* Start Records provided *

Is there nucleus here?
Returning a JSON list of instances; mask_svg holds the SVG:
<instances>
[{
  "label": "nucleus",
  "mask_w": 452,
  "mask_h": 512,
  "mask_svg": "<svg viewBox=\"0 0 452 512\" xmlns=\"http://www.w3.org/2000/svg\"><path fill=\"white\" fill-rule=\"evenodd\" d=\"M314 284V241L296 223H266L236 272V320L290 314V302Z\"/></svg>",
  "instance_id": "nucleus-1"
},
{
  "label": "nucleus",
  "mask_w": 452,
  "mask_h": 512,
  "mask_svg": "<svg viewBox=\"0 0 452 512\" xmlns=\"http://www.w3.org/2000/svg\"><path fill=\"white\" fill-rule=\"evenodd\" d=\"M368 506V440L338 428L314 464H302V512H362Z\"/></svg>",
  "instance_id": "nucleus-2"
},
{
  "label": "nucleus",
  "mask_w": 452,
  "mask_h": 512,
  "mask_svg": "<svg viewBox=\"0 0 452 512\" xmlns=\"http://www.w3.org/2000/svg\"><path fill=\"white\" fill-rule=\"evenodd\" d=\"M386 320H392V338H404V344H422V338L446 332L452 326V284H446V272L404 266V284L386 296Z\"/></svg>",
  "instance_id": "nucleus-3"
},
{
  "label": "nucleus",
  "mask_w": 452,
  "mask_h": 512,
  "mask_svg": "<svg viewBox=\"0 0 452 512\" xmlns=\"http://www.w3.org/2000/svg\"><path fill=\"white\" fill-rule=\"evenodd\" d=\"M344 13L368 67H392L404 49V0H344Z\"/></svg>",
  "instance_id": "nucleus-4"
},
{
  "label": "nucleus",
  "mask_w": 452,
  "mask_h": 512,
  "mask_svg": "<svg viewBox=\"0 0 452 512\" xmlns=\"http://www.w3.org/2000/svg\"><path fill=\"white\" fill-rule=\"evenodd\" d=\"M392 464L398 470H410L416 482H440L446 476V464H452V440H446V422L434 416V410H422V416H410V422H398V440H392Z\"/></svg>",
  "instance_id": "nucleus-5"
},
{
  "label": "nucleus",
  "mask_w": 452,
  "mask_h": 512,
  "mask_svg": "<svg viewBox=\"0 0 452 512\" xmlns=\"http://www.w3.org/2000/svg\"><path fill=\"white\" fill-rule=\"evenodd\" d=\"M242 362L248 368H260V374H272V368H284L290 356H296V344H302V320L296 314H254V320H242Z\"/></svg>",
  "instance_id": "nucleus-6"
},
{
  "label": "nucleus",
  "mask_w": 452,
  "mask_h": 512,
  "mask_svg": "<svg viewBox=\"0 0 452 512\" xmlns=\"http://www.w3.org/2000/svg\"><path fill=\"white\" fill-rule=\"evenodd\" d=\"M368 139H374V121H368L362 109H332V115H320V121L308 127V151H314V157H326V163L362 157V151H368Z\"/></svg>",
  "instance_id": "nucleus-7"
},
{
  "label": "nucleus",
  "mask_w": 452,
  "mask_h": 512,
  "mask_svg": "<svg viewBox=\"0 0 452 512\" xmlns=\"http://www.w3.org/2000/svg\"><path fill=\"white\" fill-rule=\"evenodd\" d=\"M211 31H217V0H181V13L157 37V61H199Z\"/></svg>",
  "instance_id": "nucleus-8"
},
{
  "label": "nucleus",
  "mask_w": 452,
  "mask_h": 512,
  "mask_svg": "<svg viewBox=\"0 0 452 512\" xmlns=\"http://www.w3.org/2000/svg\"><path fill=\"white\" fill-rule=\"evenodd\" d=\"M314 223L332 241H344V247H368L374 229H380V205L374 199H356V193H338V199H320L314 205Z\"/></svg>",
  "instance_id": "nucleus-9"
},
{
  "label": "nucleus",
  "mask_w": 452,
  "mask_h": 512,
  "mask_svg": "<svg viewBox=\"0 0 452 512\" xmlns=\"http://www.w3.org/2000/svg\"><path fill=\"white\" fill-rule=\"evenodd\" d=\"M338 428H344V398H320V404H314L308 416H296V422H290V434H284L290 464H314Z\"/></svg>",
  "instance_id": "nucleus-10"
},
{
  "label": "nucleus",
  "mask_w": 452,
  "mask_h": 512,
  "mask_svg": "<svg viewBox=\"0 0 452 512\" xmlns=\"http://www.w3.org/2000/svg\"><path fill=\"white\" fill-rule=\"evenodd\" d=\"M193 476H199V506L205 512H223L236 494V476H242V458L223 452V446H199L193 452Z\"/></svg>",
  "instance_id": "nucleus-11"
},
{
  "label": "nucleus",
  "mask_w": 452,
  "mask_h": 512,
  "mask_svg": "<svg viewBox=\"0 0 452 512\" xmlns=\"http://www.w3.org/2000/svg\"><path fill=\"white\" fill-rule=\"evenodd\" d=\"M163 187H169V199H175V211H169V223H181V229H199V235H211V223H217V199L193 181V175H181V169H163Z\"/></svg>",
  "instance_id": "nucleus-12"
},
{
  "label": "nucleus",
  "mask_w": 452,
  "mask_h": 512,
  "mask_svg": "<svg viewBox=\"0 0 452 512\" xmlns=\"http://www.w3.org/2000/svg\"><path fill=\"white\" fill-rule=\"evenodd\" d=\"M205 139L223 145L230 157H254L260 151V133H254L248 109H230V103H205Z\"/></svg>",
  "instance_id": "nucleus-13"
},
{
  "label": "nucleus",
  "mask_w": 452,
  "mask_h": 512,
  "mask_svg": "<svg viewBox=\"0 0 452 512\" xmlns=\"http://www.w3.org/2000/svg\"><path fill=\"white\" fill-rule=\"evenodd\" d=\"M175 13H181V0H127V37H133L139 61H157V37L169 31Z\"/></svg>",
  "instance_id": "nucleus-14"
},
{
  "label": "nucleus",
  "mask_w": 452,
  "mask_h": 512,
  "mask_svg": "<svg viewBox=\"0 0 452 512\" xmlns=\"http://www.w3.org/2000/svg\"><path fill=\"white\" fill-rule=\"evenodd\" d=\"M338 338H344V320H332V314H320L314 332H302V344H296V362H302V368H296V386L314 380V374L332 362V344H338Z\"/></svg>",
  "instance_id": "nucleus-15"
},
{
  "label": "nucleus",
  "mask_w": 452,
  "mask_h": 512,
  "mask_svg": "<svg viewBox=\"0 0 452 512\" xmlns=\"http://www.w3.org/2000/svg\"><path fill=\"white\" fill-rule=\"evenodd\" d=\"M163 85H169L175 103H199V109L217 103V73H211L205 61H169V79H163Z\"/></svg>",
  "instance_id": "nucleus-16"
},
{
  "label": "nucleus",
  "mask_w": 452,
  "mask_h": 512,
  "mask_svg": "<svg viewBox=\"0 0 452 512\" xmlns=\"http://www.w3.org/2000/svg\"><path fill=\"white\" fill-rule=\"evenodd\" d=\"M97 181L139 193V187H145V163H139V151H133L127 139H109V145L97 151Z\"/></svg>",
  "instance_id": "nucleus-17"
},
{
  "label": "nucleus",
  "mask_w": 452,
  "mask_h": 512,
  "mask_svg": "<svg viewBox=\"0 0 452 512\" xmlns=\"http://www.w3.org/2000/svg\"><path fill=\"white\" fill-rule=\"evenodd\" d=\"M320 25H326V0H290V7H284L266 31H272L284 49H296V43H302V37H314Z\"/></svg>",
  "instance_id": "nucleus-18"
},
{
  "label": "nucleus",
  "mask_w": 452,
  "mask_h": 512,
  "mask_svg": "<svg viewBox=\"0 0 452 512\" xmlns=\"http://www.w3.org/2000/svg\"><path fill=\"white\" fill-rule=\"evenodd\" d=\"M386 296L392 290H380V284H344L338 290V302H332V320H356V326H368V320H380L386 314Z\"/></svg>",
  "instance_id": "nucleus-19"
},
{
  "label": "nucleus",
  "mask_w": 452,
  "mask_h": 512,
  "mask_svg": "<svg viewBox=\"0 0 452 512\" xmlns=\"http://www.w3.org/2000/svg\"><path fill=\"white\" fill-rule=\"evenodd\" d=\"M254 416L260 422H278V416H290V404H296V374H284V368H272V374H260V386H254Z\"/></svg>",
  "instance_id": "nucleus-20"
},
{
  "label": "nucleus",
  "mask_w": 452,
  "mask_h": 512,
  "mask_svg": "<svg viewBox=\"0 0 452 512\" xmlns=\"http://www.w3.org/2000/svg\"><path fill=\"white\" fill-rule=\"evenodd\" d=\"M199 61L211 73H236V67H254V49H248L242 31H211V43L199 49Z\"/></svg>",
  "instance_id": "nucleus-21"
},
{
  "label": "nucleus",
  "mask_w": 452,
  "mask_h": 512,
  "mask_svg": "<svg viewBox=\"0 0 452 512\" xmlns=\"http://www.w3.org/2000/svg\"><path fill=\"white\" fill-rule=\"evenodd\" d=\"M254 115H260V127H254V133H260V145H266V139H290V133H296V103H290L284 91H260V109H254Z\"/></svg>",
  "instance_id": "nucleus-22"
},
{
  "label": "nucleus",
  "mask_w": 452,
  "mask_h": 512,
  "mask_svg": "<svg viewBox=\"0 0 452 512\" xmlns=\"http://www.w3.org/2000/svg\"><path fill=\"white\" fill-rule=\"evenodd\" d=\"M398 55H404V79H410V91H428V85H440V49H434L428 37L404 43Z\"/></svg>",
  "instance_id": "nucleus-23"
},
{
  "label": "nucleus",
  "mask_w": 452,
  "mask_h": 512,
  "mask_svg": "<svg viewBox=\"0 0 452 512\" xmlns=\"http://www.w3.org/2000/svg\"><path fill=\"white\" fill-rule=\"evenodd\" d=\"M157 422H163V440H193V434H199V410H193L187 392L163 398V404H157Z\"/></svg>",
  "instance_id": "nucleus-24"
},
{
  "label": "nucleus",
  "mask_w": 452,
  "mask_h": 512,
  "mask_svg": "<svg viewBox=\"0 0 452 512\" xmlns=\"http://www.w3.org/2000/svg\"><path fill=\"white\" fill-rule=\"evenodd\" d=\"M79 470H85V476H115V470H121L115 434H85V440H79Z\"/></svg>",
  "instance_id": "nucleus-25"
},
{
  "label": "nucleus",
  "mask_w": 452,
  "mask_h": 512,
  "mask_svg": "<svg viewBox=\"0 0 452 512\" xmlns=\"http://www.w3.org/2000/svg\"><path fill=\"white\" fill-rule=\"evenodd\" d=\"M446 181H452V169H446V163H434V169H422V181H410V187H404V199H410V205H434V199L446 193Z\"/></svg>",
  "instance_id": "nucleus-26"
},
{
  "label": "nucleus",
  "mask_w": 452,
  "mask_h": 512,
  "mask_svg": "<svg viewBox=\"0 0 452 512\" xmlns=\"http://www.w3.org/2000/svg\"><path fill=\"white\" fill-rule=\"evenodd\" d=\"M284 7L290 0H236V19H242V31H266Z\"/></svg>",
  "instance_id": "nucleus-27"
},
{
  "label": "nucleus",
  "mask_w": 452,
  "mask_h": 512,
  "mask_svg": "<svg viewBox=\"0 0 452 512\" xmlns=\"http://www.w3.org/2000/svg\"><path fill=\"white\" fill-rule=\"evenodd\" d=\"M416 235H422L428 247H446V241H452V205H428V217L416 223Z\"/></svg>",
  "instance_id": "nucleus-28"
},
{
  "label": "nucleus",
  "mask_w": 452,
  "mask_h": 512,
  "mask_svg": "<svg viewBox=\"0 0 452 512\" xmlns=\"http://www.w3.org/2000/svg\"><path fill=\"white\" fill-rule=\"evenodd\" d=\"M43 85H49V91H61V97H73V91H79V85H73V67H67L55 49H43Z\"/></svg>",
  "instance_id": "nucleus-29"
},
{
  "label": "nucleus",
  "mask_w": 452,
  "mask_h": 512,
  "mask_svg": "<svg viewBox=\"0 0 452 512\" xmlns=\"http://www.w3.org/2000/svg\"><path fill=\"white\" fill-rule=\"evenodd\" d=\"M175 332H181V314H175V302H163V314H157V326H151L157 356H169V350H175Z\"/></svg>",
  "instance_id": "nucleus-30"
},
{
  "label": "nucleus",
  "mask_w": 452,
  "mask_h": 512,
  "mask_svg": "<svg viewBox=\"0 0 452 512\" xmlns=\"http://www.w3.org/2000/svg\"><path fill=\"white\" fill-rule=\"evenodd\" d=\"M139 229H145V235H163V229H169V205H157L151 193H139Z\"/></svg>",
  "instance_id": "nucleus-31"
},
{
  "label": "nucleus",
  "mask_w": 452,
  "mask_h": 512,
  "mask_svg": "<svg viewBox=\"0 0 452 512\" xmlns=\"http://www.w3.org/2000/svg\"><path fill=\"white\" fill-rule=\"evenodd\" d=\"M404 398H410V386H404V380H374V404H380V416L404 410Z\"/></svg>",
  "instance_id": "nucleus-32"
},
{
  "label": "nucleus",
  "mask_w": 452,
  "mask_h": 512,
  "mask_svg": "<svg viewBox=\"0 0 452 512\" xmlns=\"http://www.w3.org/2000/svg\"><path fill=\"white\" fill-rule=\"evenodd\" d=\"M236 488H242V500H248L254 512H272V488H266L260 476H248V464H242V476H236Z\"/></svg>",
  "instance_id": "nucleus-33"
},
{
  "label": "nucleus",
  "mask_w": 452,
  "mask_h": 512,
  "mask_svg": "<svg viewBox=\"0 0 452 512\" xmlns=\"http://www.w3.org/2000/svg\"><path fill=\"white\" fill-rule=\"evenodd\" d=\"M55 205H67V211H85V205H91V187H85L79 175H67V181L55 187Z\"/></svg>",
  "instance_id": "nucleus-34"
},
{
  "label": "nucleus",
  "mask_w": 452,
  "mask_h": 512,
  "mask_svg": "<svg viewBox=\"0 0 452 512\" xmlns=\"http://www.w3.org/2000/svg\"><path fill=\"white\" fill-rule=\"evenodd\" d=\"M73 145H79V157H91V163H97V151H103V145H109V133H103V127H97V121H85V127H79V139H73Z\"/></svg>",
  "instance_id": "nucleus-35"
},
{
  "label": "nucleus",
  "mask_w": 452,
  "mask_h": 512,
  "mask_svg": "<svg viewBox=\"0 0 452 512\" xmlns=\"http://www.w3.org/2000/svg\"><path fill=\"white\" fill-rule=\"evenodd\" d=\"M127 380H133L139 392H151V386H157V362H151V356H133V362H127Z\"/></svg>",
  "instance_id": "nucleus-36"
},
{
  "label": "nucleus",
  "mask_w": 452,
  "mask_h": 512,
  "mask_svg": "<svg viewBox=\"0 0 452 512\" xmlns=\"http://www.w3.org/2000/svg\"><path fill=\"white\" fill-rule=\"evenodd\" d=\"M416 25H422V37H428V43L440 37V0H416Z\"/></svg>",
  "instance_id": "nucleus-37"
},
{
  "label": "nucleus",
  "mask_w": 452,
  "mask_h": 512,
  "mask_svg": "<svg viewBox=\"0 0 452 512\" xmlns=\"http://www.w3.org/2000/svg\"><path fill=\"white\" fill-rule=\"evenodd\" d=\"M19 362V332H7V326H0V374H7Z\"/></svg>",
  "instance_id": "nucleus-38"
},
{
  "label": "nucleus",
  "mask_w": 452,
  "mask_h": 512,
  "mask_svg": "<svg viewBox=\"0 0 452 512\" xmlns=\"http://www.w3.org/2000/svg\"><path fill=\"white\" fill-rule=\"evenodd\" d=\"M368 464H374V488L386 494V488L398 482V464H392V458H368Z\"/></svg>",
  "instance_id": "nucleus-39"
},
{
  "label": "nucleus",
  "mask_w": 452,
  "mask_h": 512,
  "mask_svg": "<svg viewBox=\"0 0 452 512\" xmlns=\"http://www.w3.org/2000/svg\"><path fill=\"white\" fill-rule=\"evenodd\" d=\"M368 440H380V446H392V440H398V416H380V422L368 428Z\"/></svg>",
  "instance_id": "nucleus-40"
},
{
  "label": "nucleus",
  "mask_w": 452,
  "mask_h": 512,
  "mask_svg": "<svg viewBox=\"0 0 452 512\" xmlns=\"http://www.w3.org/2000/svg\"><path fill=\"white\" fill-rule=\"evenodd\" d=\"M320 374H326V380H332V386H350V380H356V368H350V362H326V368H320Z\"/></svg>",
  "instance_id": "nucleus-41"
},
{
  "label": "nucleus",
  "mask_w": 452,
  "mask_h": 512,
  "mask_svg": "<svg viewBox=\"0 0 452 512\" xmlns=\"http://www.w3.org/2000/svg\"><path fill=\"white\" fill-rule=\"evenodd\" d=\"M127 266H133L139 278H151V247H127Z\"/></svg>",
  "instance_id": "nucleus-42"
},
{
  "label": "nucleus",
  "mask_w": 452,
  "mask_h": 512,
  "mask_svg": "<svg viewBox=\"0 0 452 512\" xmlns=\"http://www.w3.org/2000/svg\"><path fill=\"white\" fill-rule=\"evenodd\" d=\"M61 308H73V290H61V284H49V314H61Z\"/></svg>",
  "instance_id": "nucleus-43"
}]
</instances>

* End Records provided *

Return the records unchanged from the very first line through the line containing "362L248 368H260V374H272V368H284L290 356H296V344H302V320L296", including that line.

- Solution to the exercise:
Is there nucleus here?
Returning a JSON list of instances; mask_svg holds the SVG:
<instances>
[{
  "label": "nucleus",
  "mask_w": 452,
  "mask_h": 512,
  "mask_svg": "<svg viewBox=\"0 0 452 512\" xmlns=\"http://www.w3.org/2000/svg\"><path fill=\"white\" fill-rule=\"evenodd\" d=\"M314 284V241L296 223H266L236 272V320L290 314V302Z\"/></svg>",
  "instance_id": "nucleus-1"
},
{
  "label": "nucleus",
  "mask_w": 452,
  "mask_h": 512,
  "mask_svg": "<svg viewBox=\"0 0 452 512\" xmlns=\"http://www.w3.org/2000/svg\"><path fill=\"white\" fill-rule=\"evenodd\" d=\"M368 506V440L338 428L314 464H302V512H362Z\"/></svg>",
  "instance_id": "nucleus-2"
},
{
  "label": "nucleus",
  "mask_w": 452,
  "mask_h": 512,
  "mask_svg": "<svg viewBox=\"0 0 452 512\" xmlns=\"http://www.w3.org/2000/svg\"><path fill=\"white\" fill-rule=\"evenodd\" d=\"M386 320H392V338H404V344H422V338L446 332L452 326V284H446V272L404 266V284L386 296Z\"/></svg>",
  "instance_id": "nucleus-3"
},
{
  "label": "nucleus",
  "mask_w": 452,
  "mask_h": 512,
  "mask_svg": "<svg viewBox=\"0 0 452 512\" xmlns=\"http://www.w3.org/2000/svg\"><path fill=\"white\" fill-rule=\"evenodd\" d=\"M344 13L368 67H392L404 49V0H344Z\"/></svg>",
  "instance_id": "nucleus-4"
},
{
  "label": "nucleus",
  "mask_w": 452,
  "mask_h": 512,
  "mask_svg": "<svg viewBox=\"0 0 452 512\" xmlns=\"http://www.w3.org/2000/svg\"><path fill=\"white\" fill-rule=\"evenodd\" d=\"M392 464L398 470H410L416 482H440L446 476V464H452V440H446V422L434 416V410H422V416H410V422H398V440H392Z\"/></svg>",
  "instance_id": "nucleus-5"
},
{
  "label": "nucleus",
  "mask_w": 452,
  "mask_h": 512,
  "mask_svg": "<svg viewBox=\"0 0 452 512\" xmlns=\"http://www.w3.org/2000/svg\"><path fill=\"white\" fill-rule=\"evenodd\" d=\"M242 362L248 368H260V374H272V368H284L290 356H296V344H302V320L296 314H254V320H242Z\"/></svg>",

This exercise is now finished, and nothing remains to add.